Why does he have NO access to the house? WTH happened with his wife that there is SO much animosity between them that he isn't even allowed in the house to get his books? There are always two sides to any story, and as much as he may love to paint an evil picture of the woman who stood by his side close to three decades and raised his children, you shouldn't buy into it wholesale. SHE has a side of the story too that you're probably not hearing - have you met her?



> He has even said explicitly that he knows he is not giving as much to me as he should, and seems ashamed by it, referring to himself as an idiot…. Says he does not want to imprison me… I do not believe he is getting pleasure from manipulating me…


I heard this daily. "The guilt is crushing me... I want you to find a man your age / you are just at the beginning, you should be with someone you can discover life with" but at the same time, not letting me go (which I also didn't want to cut myself loose of course, I was as sick as he was in some ways). This is standard talk from these guys as you see.



> That’s not to say this is, or ever will be, a healthy relationship. But I just can’t walk away.

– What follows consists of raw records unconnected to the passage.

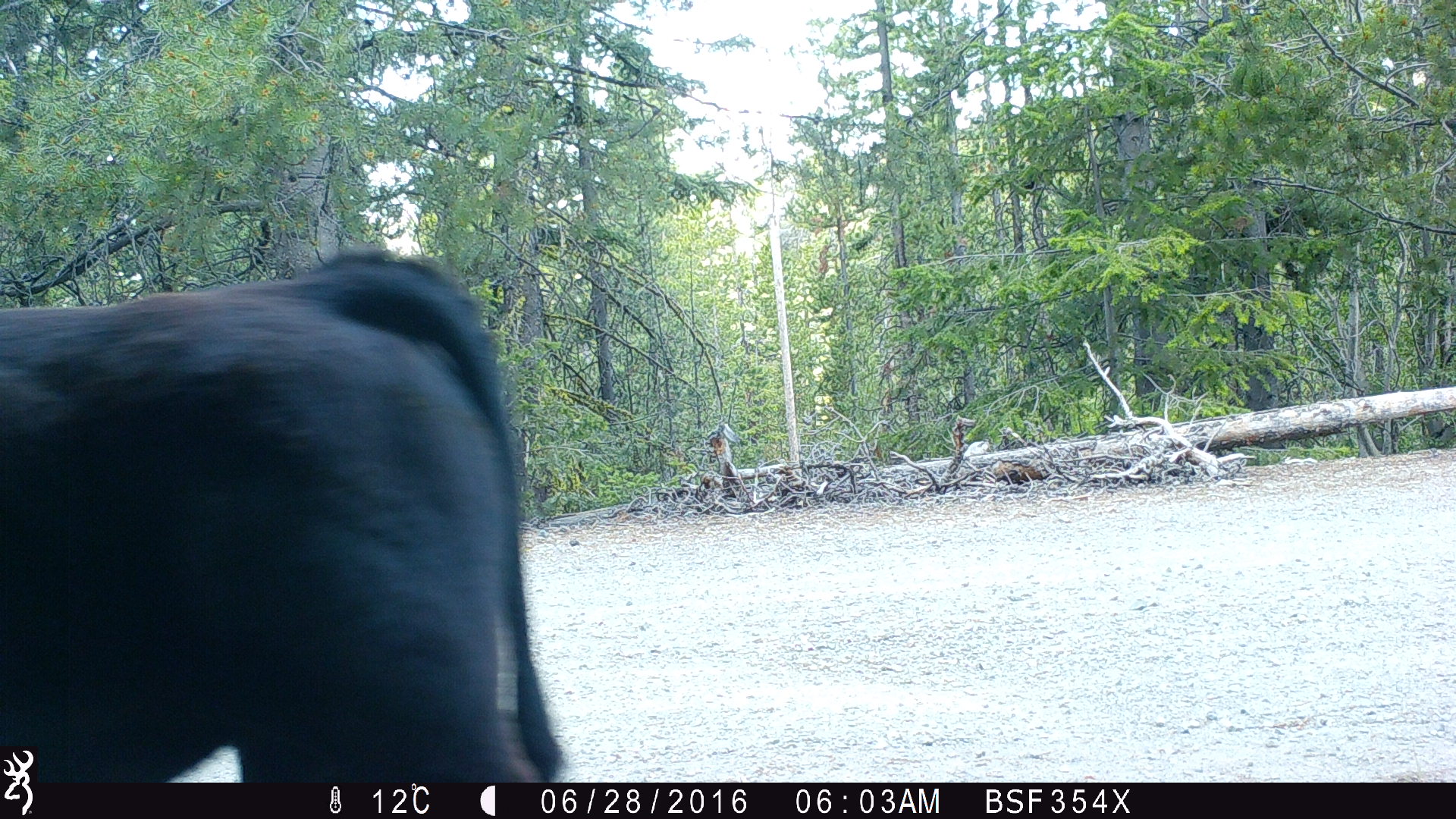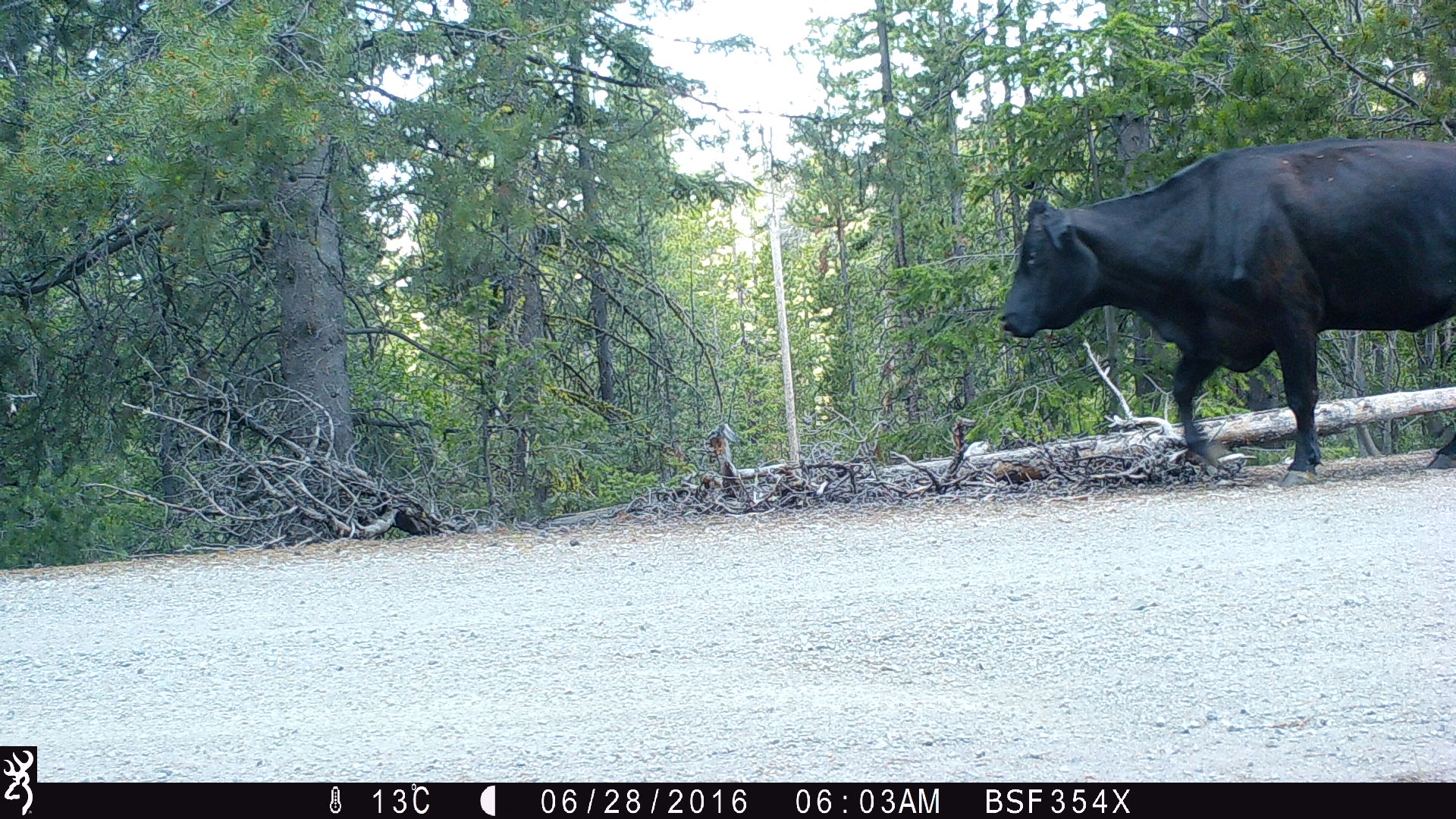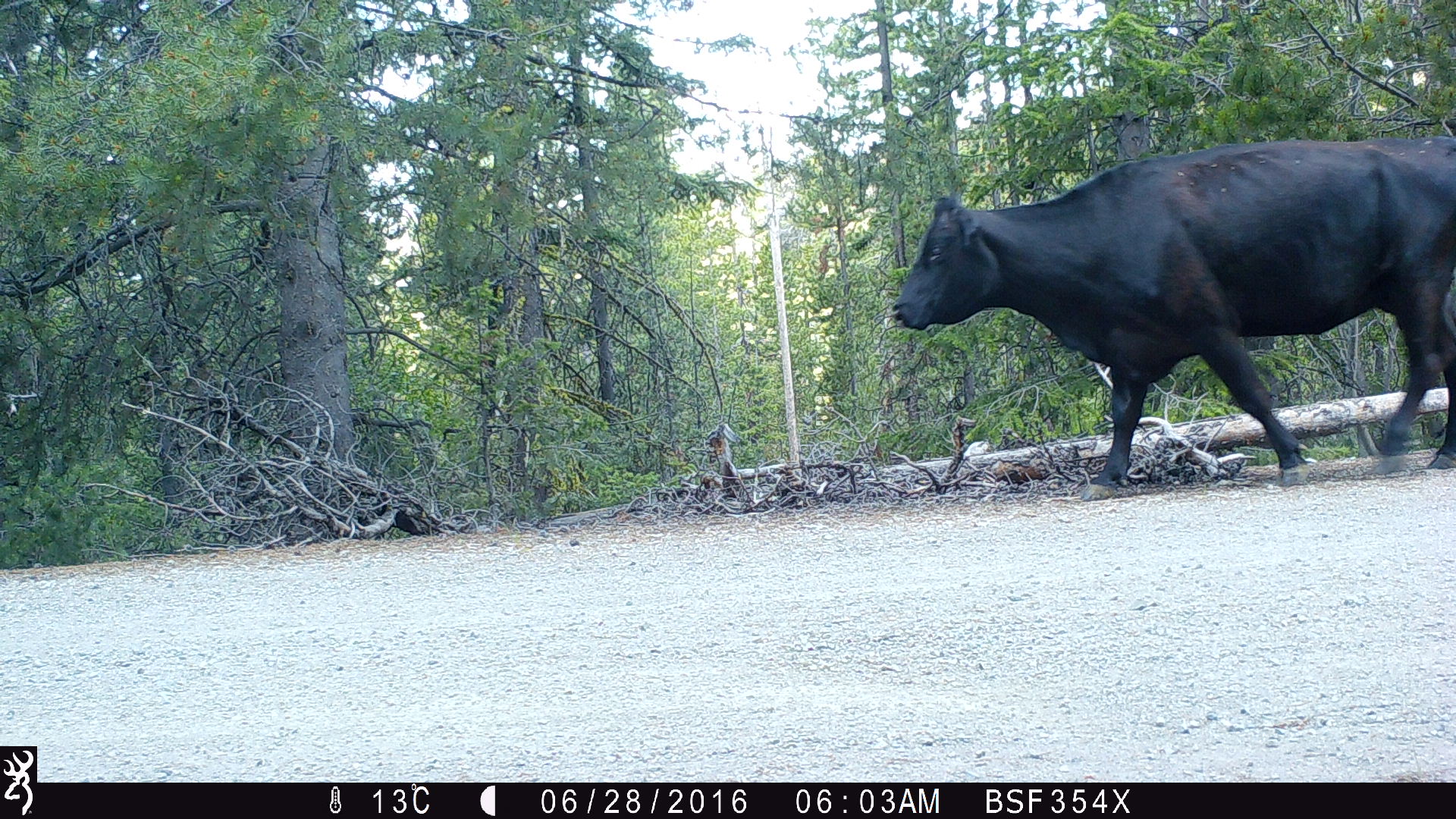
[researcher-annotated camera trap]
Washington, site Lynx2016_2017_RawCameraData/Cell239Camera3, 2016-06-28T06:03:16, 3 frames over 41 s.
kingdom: Animalia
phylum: Chordata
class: Mammalia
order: Artiodactyla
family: Bovidae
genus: Bos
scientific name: Bos taurus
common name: domestic cattle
Domestic cattle (Bos taurus). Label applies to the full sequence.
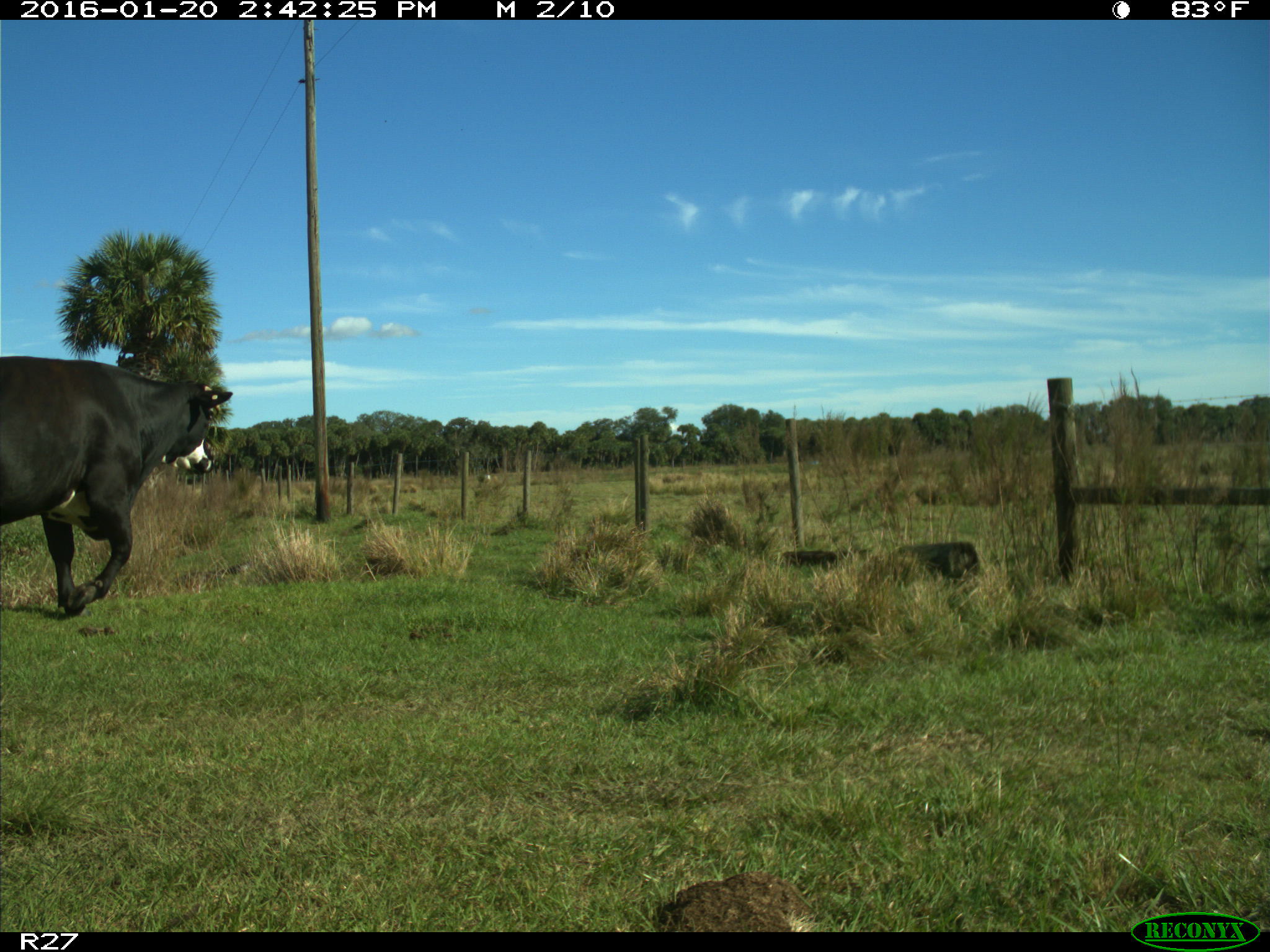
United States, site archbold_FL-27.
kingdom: Animalia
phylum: Chordata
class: Mammalia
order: Artiodactyla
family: Bovidae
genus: Bos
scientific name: Bos taurus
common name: domestic cow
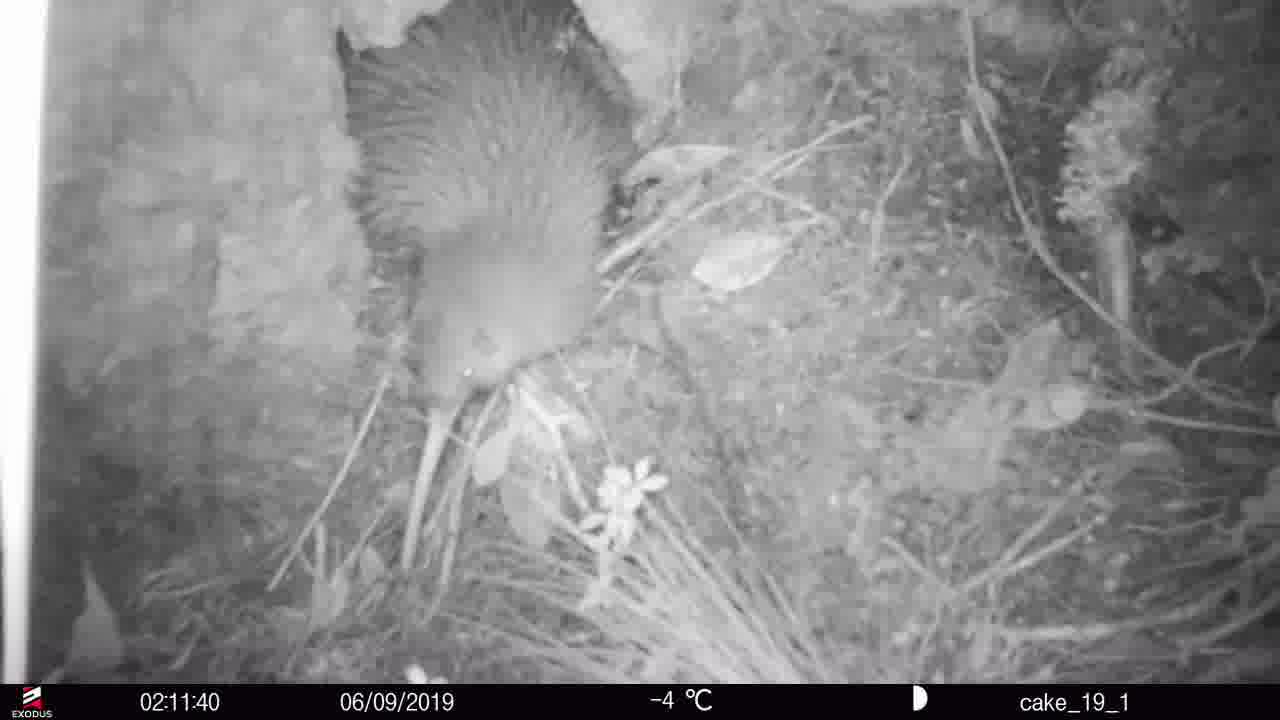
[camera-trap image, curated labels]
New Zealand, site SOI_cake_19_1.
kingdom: Animalia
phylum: Chordata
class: Aves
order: Apterygiformes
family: Apterygidae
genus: Apteryx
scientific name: Apteryx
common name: kiwi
Kiwi (Apteryx).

Yes, actually, you can. That is what I did and it turned out to be the single thing that led me to a life of true happiness, fulfillment, love, and self-love. I didn't know that's what would happen and granted I had to sink to depths you haven't reached, but walking away gave me a whole new life.



> IF he is truly depressed, as I believe he is, I feel as though I would be the worst kind of person if I just suddenly disappeared after having said (repeatedly) “I am here for you.”


You won't be. You need to take care of yourself especially if he is NOT taking care of you (everyone should take care of themselves anyway). You would not be a bad person at all. He's been given the opportunity to accept the help you've offered but you are NOT his psychiatrist, psychologist, or therapist. I repeat: _you are not his doctor._ If he is not lying to you, the help he needs is professional at this point. Give him a list of phone numbers of mental health professionals if you feel so inclined, and then let him know that you have helped him as much as a layperson can. 



> But I DO feel strong enough to step back and re-assess. I needed the reality check that you guys have given me! Last few days I’ve backed off and I feel empowered by it. I am really OK by myself!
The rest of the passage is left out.